_WORK TO COMPLETE_: Rewrite the listing from the line containing "What distance lies" through the end of the listing, replacing "bounding box" with "bbox" and leaving everything else as it is.
++++
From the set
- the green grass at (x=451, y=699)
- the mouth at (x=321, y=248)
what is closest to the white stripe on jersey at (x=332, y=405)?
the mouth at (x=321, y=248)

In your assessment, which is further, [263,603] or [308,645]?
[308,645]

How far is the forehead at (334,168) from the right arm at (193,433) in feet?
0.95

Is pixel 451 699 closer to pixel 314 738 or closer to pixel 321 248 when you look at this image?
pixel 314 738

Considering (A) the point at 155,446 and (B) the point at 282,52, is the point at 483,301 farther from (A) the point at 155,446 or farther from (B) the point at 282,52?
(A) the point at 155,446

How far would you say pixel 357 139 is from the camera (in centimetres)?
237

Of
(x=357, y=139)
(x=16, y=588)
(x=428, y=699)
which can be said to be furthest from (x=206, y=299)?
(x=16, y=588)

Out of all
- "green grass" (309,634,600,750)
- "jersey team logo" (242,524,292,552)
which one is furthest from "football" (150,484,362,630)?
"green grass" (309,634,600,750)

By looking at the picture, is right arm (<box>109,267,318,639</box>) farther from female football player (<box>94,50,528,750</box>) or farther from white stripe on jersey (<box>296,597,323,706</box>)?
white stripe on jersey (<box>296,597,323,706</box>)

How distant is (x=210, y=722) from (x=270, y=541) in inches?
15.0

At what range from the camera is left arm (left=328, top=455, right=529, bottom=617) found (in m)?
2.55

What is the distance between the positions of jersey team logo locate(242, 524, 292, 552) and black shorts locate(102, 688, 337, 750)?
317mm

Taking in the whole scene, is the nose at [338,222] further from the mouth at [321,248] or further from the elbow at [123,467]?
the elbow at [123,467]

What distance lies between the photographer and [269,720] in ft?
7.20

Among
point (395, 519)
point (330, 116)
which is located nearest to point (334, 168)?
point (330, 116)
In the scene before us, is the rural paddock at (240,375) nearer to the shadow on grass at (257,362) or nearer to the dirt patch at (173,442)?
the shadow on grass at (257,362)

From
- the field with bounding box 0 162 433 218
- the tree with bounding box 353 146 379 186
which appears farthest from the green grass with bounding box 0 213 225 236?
++++
_SOLUTION FOR THIS EXERCISE_:
What distance lies between the photographer and [269,720] in ft?
7.20

Among
point (395, 519)
point (330, 116)
which is located nearest to point (334, 168)?
point (330, 116)
In the scene before us, is the rural paddock at (240,375) nearer to the shadow on grass at (257,362) or nearer to the dirt patch at (173,442)?
the shadow on grass at (257,362)

From
- the field with bbox 0 162 433 218
- the tree with bbox 353 146 379 186
which appears farthest from the green grass with bbox 0 213 225 236?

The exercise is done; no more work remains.